INSTRUCTIONS FOR THE TASK:
Give back the full listing, character for character, with no pictures.

Start

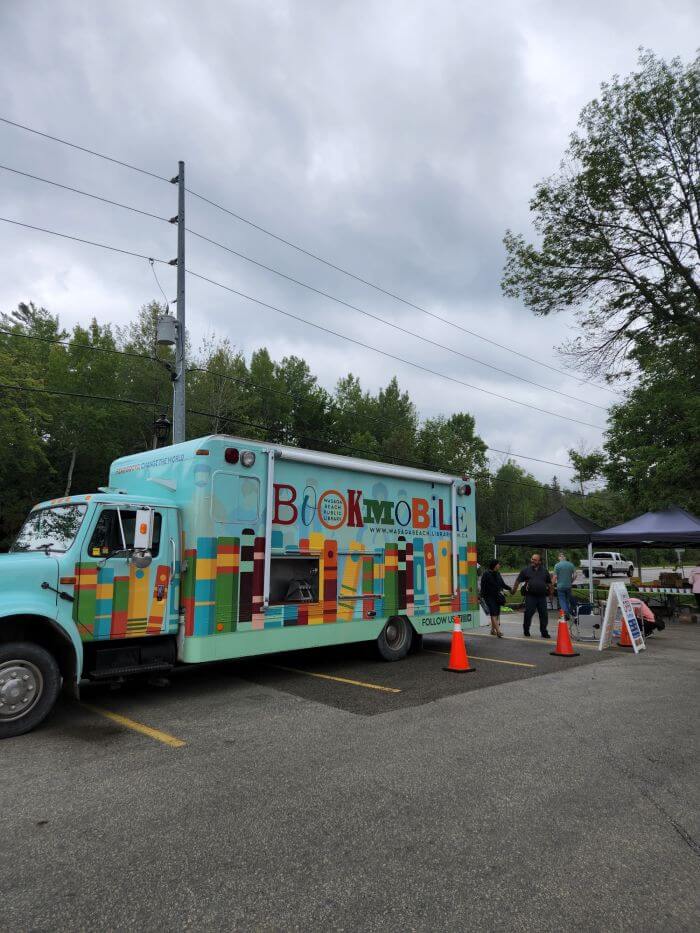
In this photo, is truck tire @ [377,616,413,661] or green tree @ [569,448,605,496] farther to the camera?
green tree @ [569,448,605,496]

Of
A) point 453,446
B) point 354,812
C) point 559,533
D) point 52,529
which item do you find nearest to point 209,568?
point 52,529

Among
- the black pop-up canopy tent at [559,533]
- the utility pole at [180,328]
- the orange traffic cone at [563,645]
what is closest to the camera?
the orange traffic cone at [563,645]

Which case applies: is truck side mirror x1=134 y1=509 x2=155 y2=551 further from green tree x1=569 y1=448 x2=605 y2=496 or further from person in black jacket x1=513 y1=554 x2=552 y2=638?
green tree x1=569 y1=448 x2=605 y2=496

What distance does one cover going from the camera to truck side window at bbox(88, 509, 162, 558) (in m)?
6.26

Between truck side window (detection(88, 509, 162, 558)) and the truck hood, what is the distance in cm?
44

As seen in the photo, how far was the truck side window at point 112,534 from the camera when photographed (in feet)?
20.5

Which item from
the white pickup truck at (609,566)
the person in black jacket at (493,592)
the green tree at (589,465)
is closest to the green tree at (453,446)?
the white pickup truck at (609,566)

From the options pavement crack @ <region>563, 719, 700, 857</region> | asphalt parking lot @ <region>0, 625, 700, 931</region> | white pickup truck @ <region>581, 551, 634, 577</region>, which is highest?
white pickup truck @ <region>581, 551, 634, 577</region>

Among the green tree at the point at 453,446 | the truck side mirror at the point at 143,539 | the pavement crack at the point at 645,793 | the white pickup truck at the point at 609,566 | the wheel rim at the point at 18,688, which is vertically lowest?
the pavement crack at the point at 645,793

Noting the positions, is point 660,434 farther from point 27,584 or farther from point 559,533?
point 27,584

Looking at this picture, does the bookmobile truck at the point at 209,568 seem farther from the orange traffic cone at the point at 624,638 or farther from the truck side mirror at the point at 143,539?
the orange traffic cone at the point at 624,638

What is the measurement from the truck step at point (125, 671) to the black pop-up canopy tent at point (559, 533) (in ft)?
37.5

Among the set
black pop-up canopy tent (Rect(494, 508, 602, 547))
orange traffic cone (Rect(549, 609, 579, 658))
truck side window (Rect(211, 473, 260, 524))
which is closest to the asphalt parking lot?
truck side window (Rect(211, 473, 260, 524))

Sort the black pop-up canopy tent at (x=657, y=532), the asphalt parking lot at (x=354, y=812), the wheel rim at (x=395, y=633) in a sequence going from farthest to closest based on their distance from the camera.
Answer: the black pop-up canopy tent at (x=657, y=532)
the wheel rim at (x=395, y=633)
the asphalt parking lot at (x=354, y=812)
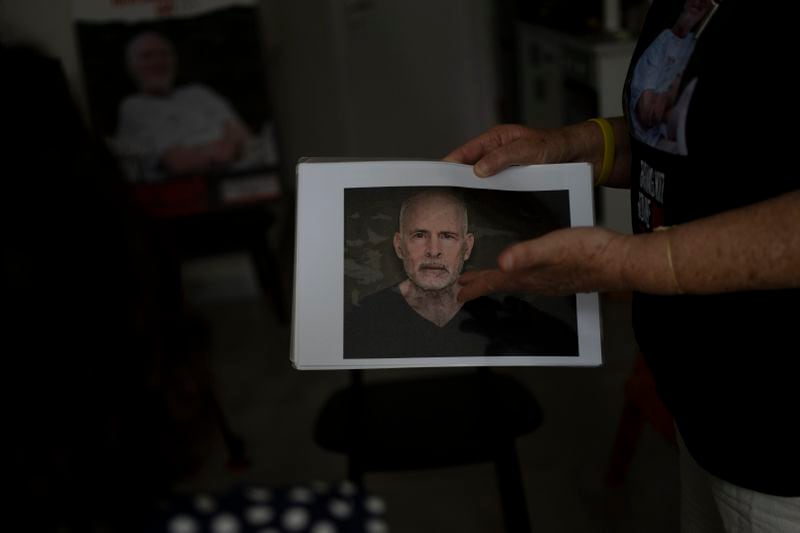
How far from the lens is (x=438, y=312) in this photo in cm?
82

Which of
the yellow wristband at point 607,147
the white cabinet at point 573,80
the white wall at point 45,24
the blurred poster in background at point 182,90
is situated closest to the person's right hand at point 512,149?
the yellow wristband at point 607,147

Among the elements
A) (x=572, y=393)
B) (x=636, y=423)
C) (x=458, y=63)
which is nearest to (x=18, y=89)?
(x=636, y=423)

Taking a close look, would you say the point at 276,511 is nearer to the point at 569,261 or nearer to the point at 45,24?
the point at 569,261

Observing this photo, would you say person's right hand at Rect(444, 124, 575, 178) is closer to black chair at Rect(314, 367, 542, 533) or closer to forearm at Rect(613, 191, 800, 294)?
forearm at Rect(613, 191, 800, 294)

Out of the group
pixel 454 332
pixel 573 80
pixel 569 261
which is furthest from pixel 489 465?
pixel 573 80

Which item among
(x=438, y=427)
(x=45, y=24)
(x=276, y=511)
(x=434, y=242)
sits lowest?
(x=438, y=427)

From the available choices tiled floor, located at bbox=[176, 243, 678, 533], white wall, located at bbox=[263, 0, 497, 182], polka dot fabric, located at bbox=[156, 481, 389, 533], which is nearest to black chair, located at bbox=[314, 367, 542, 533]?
tiled floor, located at bbox=[176, 243, 678, 533]

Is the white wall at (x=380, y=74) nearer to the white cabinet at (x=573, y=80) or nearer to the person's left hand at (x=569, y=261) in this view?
the white cabinet at (x=573, y=80)

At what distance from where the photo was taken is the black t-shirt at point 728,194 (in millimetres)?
595

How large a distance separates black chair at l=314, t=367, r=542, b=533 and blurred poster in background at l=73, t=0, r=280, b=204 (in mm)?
1371

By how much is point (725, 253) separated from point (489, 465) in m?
1.36

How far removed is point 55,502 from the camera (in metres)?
0.48

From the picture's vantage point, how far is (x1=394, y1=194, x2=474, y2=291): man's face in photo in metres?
0.82

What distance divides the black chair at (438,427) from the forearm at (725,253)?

End

ANSWER TO THIS PROBLEM:
In this photo, is truck tire @ [377,616,413,661] or green tree @ [569,448,605,496] farther to the camera?
green tree @ [569,448,605,496]

Of
A) point 453,446
B) point 354,812
C) point 559,533
D) point 52,529
which item do you find nearest to point 209,568?
point 52,529

Among
- the black pop-up canopy tent at [559,533]
- the utility pole at [180,328]
- the orange traffic cone at [563,645]
what is closest to the camera?
the orange traffic cone at [563,645]

Which case applies: is truck side mirror x1=134 y1=509 x2=155 y2=551 further from green tree x1=569 y1=448 x2=605 y2=496 or further from person in black jacket x1=513 y1=554 x2=552 y2=638?
green tree x1=569 y1=448 x2=605 y2=496

What distance does one cover going from the camera to truck side window at bbox(88, 509, 162, 558) (in m)?
6.26

Between truck side window (detection(88, 509, 162, 558)) and the truck hood, what is the distance in cm?
44

As seen in the photo, how far was the truck side window at point 112,534 from the camera when photographed (in feet)?
20.5

Which item from
the white pickup truck at (609,566)
the person in black jacket at (493,592)
the green tree at (589,465)
is closest to the green tree at (453,446)?
the white pickup truck at (609,566)

From the options pavement crack @ <region>563, 719, 700, 857</region> | asphalt parking lot @ <region>0, 625, 700, 931</region> | white pickup truck @ <region>581, 551, 634, 577</region>, which is highest?
white pickup truck @ <region>581, 551, 634, 577</region>

Among the green tree at the point at 453,446 | the truck side mirror at the point at 143,539 | the pavement crack at the point at 645,793 | the white pickup truck at the point at 609,566 | the wheel rim at the point at 18,688, which is vertically lowest?
the pavement crack at the point at 645,793

Noting the positions, is point 660,434 farther from point 27,584 or farther from point 559,533?
point 27,584

Looking at this picture, does the bookmobile truck at the point at 209,568 seem farther from the orange traffic cone at the point at 624,638 or farther from the truck side mirror at the point at 143,539?
the orange traffic cone at the point at 624,638

What is the measurement from the truck step at point (125, 671) to the black pop-up canopy tent at point (559, 533) (in ft)?
37.5

Among the set
black pop-up canopy tent (Rect(494, 508, 602, 547))
orange traffic cone (Rect(549, 609, 579, 658))
truck side window (Rect(211, 473, 260, 524))
which is closest to the asphalt parking lot?
truck side window (Rect(211, 473, 260, 524))

Sort the black pop-up canopy tent at (x=657, y=532), the asphalt parking lot at (x=354, y=812), the wheel rim at (x=395, y=633) in a sequence going from farthest to closest based on their distance from the camera.
Answer: the black pop-up canopy tent at (x=657, y=532)
the wheel rim at (x=395, y=633)
the asphalt parking lot at (x=354, y=812)
How far from the lens is (x=438, y=312) in this photo in cm?
82

Which of
the yellow wristband at point 607,147
the white cabinet at point 573,80
the white wall at point 45,24
the blurred poster in background at point 182,90
is situated closest to the person's right hand at point 512,149?
the yellow wristband at point 607,147

Among the elements
A) (x=572, y=393)
B) (x=636, y=423)
C) (x=458, y=63)
which is nearest to (x=18, y=89)?
(x=636, y=423)

Taking a close look, would you say the point at 276,511 is nearer to the point at 569,261 or nearer to the point at 45,24?
the point at 569,261

Observing this photo, would you say person's right hand at Rect(444, 124, 575, 178) is closer to black chair at Rect(314, 367, 542, 533) or closer to forearm at Rect(613, 191, 800, 294)?
forearm at Rect(613, 191, 800, 294)

Out of the group
pixel 454 332
pixel 573 80
pixel 569 261
which is furthest from pixel 489 465?
pixel 573 80

Which item among
(x=438, y=427)
(x=45, y=24)
(x=276, y=511)
(x=434, y=242)
sits lowest?
(x=438, y=427)

From the available choices tiled floor, located at bbox=[176, 243, 678, 533], white wall, located at bbox=[263, 0, 497, 182], polka dot fabric, located at bbox=[156, 481, 389, 533], which is nearest to black chair, located at bbox=[314, 367, 542, 533]?
tiled floor, located at bbox=[176, 243, 678, 533]

Is the white wall at (x=380, y=74) nearer to the white cabinet at (x=573, y=80) or nearer to the person's left hand at (x=569, y=261) in this view?
the white cabinet at (x=573, y=80)

At what distance from where the photo was taken is the black t-shirt at point 728,194 (in millimetres)?
595

How large a distance separates black chair at l=314, t=367, r=542, b=533 and blurred poster in background at l=73, t=0, r=280, b=204 (in mm)?
1371

By how much is point (725, 253) separated from point (489, 465) in m?
1.36

How far removed is point 55,502 from the camera (in metres)?
0.48

From the picture's vantage point, how far is (x1=394, y1=194, x2=474, y2=291): man's face in photo in metres?
0.82

What distance divides the black chair at (438,427) from the forearm at (725,253)?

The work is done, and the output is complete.